If you choose to not use character swap, any characters sent in binary format (Unicode) are sent as they are. However, SMS messages with Unicode characters are limited to 70 characters. If the maximum number of characters is exceeded, the message is broken into multiple messages that may cause additional costs.
Also, keep in mind that inserting personalization fields in your SMS messages can add non-GSM encoded characters that can then cause additional message costs.
Add emojis and symbols to the SMS message body
You can add emojis and symbols as part of your SMS text (both in SMS Draft and Automated Message) and Acoustic will do its best to ensure that the message containing these are delivered to your mobile carrier. To date, emojis and symbols have not been standardized across carriers.

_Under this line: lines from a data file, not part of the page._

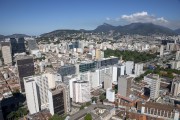 Aerial view of buildings of the Rio de Janeiro city center neighborhood  - Rio de Janeiro city - Rio de Janeiro state (RJ) - Brazil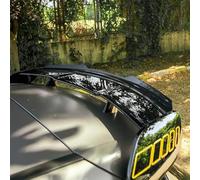 Oneway Becquet de toit (Rajout) compatible avec Mercedes Classe-A (W177) A45 S Aero Pack 2019-2023 & FL 2023- - Noir brillant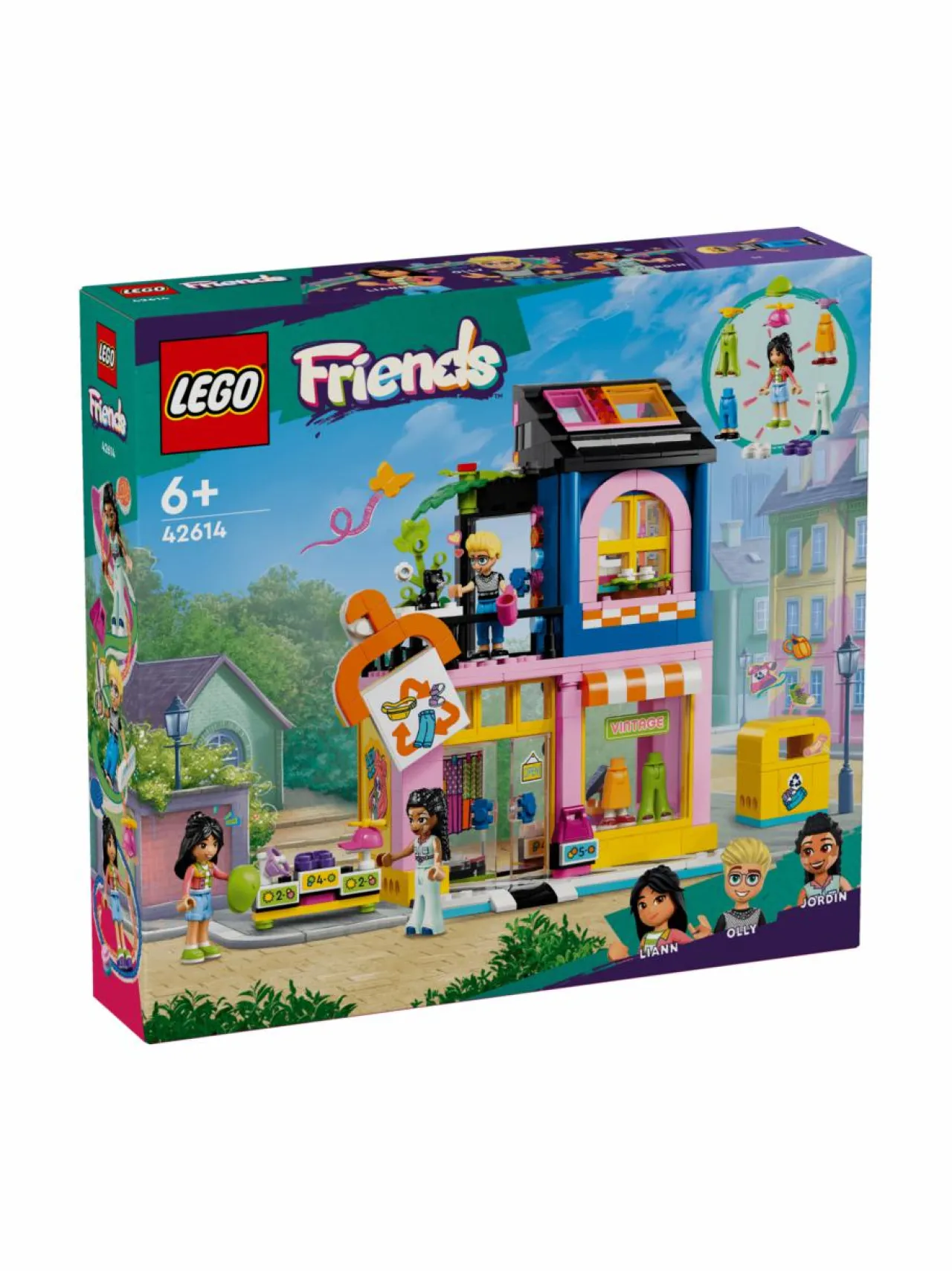 Rakennussarjat<LEGO FRIENDS Vintagemuotiliike 42614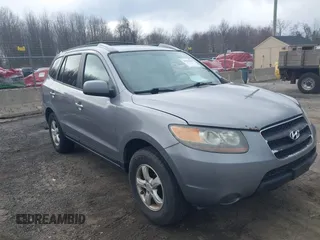 2007 Hyundai Santa Fe GLS z VIN 5NMSG13D47H110083, wystawiony jako IAAI lot #41903689 z przebiegiem 202 383 mil mil oraz . Historia ofert i sprzedaży dostępna na DreamBid. Obrazek 1.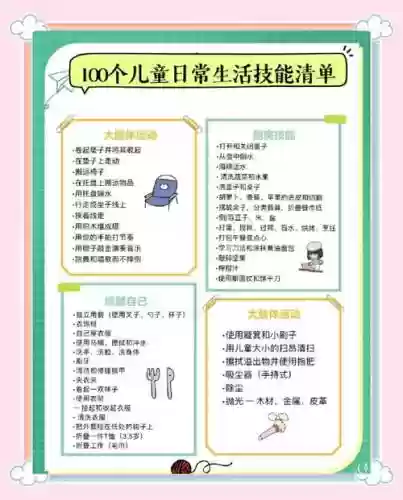 生活技能有些什么，生活技能是指哪些方面的技能插图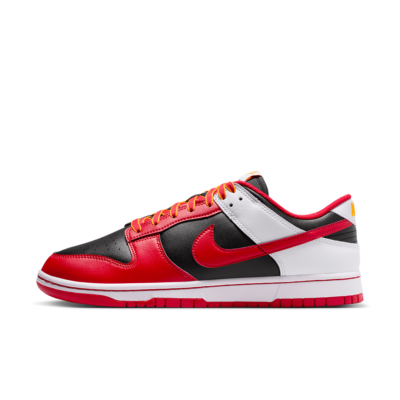 Nike Dunk Low Retro - 'Black/University Red' IV2706-010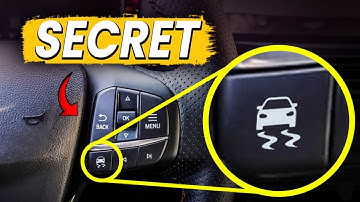 10 SECRET Car Features You DON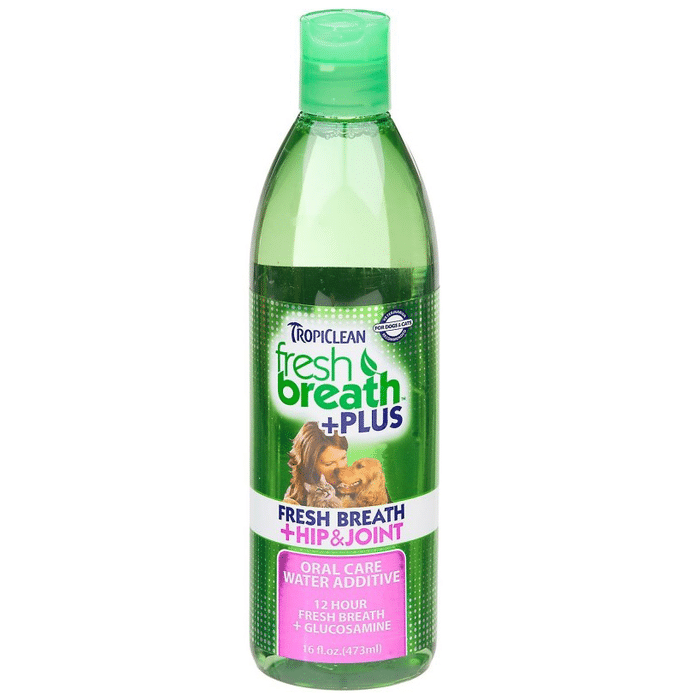 Tropiclean Fresh Breath Plus Hip & Joint Water Additive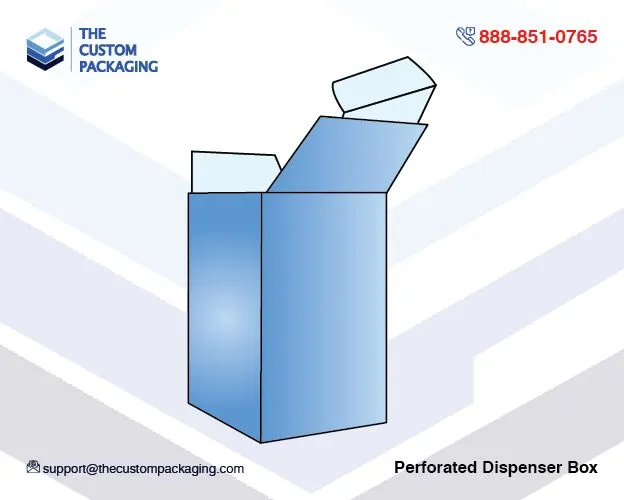 Perforated Dispenser Box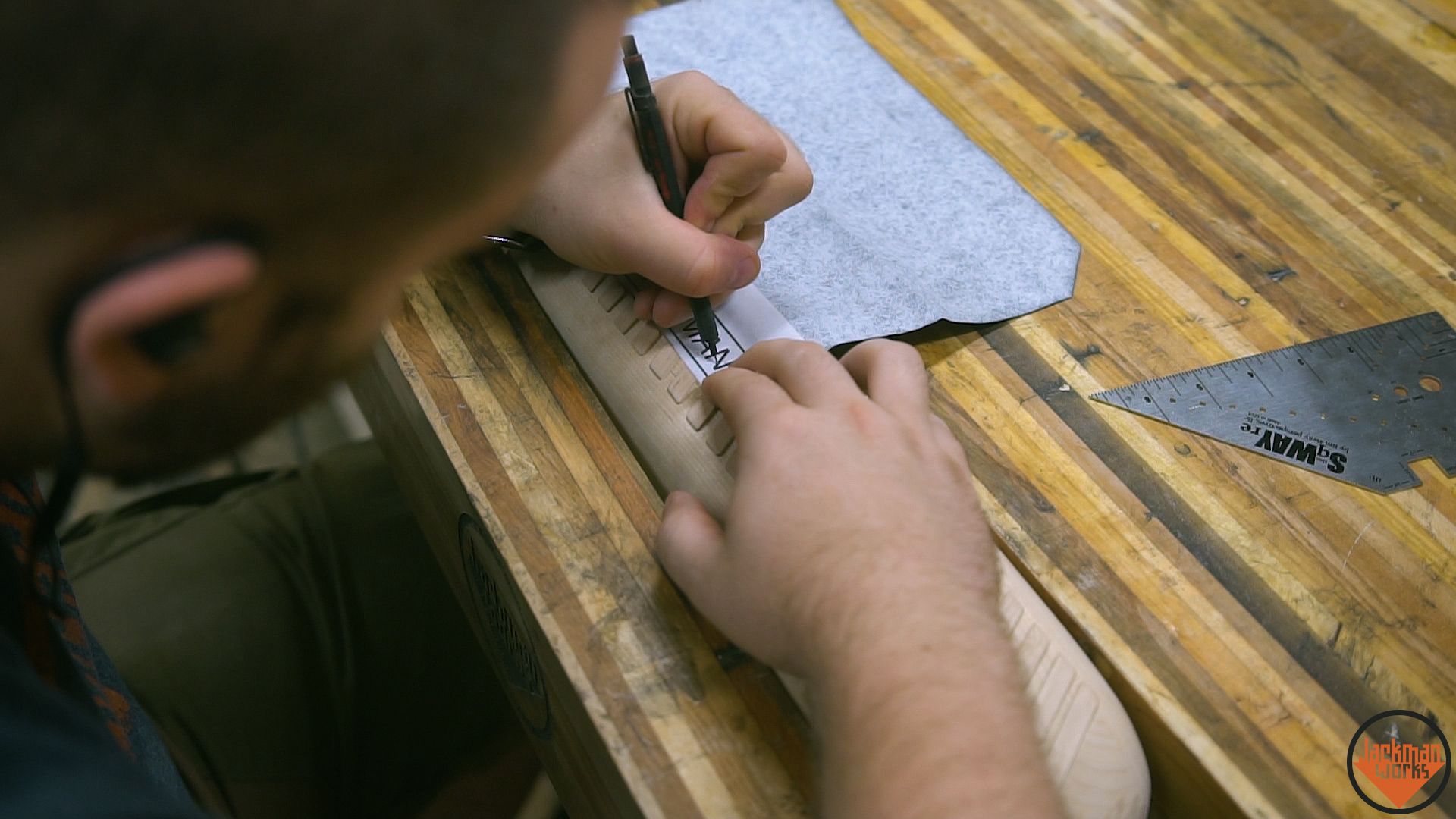 Carving a Giant Utility Knife (entirely Out of Wood) 16 Steps (with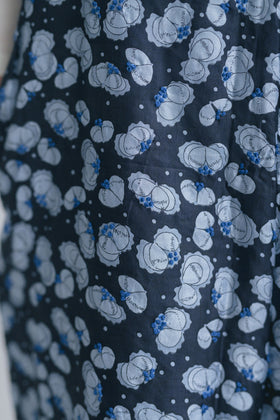 BUNON エンブロイダリー オーバーオール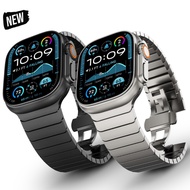 Metal Band for IWatch Ultra 3 2 49mm 46mm 44mm 45mm Series 11 10 9 8 7 SE3 316L Stainless Steel Stra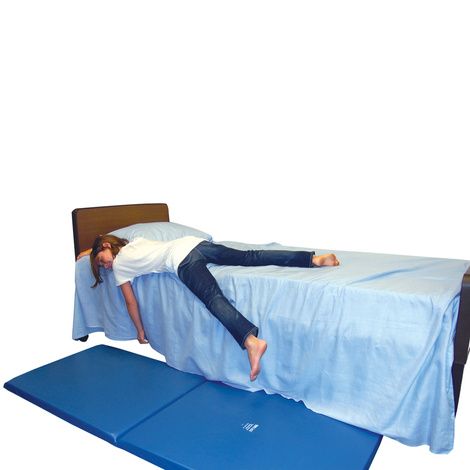 Skil-Care Soft-Fall Bedside Mat 911530 – Fall Protection Bedside Safety Mat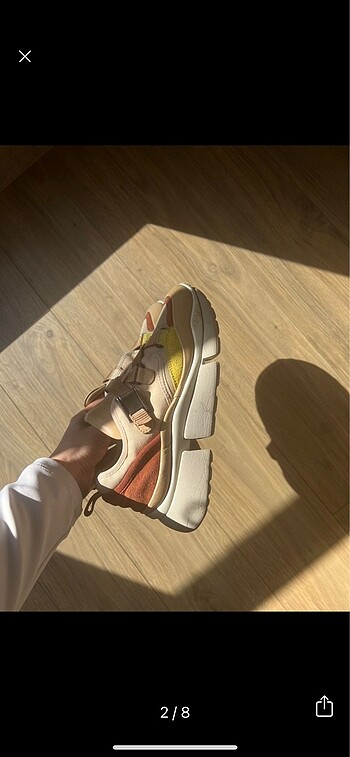 Chloé CHLOE spor ayakkabi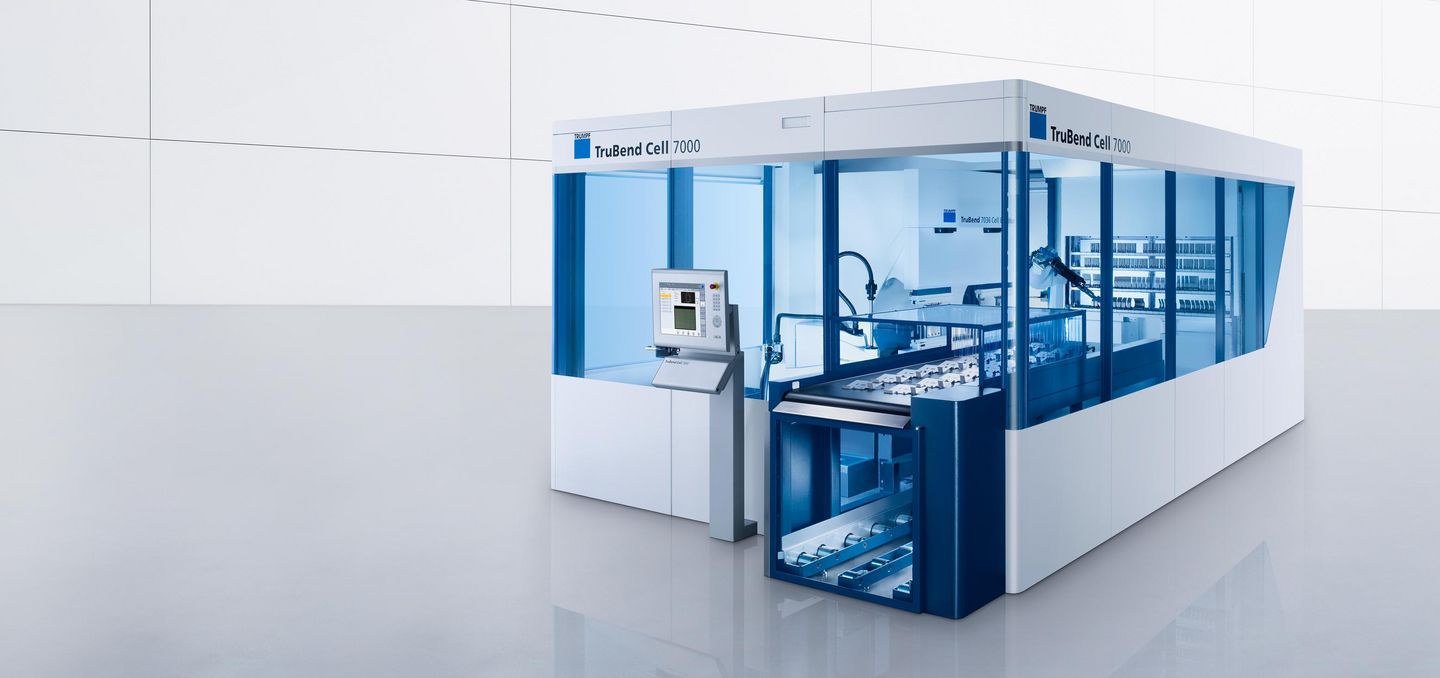TruBend Cell 7000, innovatieve highspeed-buigcel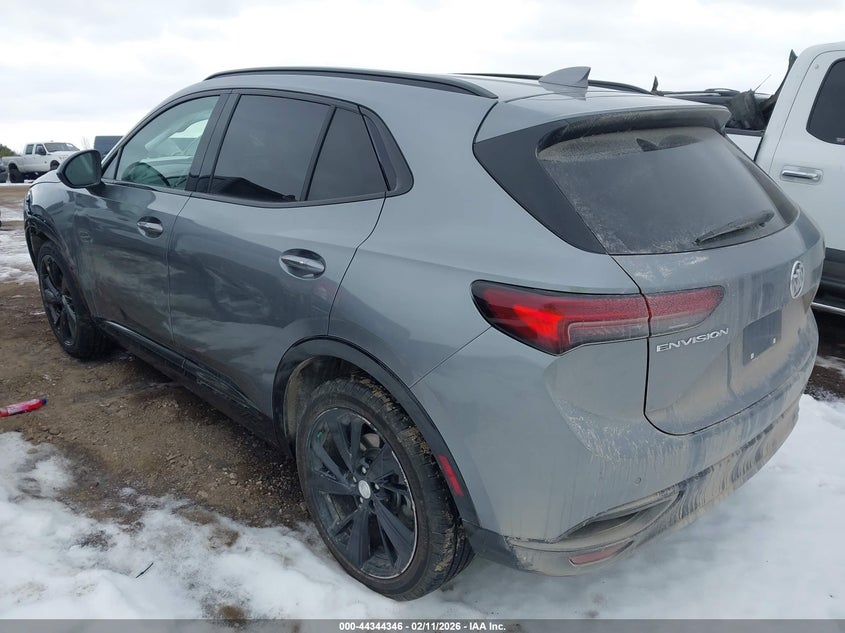 2021 Buick Envision Fwd Preferred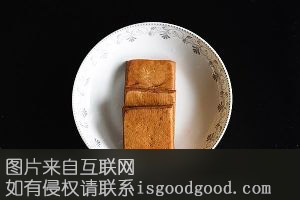 刘香豆干特产照片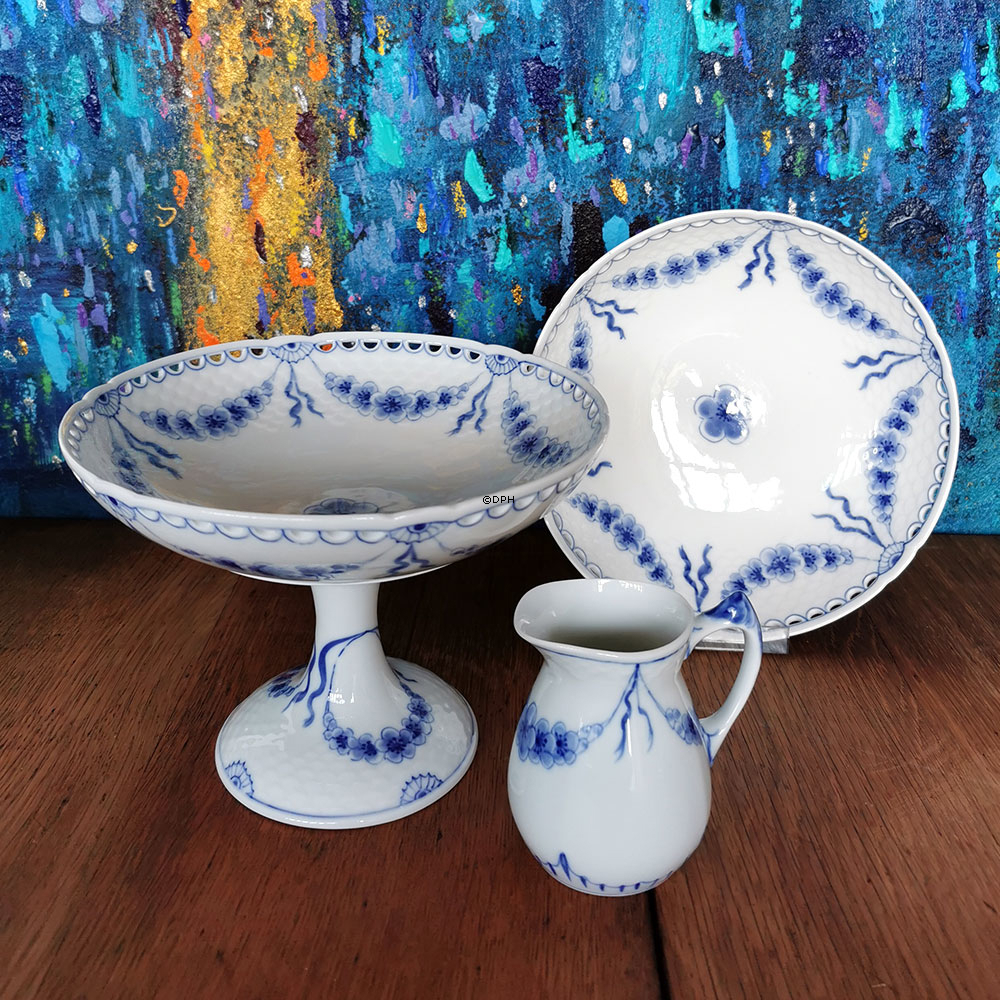 Empire volle spitze Geschirr Schale 19cm, Bing & Gröndahl Nr. 312 oder 577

Using emojis will limit your message to 70 characters as it requires Unicode encoding. If your message exceeds 70 characters and requires multiple parts, the number of available characters in each part is reduced to 67 to allow for the User Defined Header. It is used to concatenate the message so it displays as a single message (if supported by the carrier and the device).
- If you are using Mac iOS, the easiest way to add emojis to an SMS message is to click Edit from your web browser menu and select Emoji & Symbols.
- If you’re using Windows, you can install the Emoji Keyboard extension for Firefox or Chrome browsers.
- Alternatively, you can copy and paste the glyph directly into the message or enter the HTML code.
Finally, verify on the Confirm and send page that your symbols and emojis display as expected.
Best practices
- Be aware that if you use a single character outside the GSM character set, your message will be split into multiple messages if you exceed 70 characters.
- If you use Microsoft Office to compose your messages, turn off the “Smart quotes” feature. This feature converts apostrophes and quotation marks to characters not supported in the GSM character set. Straight quotes and apostrophes are supported in GSM but curly quotes and apostrophes are not.
- Select Latin American countries support Latin1 or ASCII only, which limits message length to 140 characters.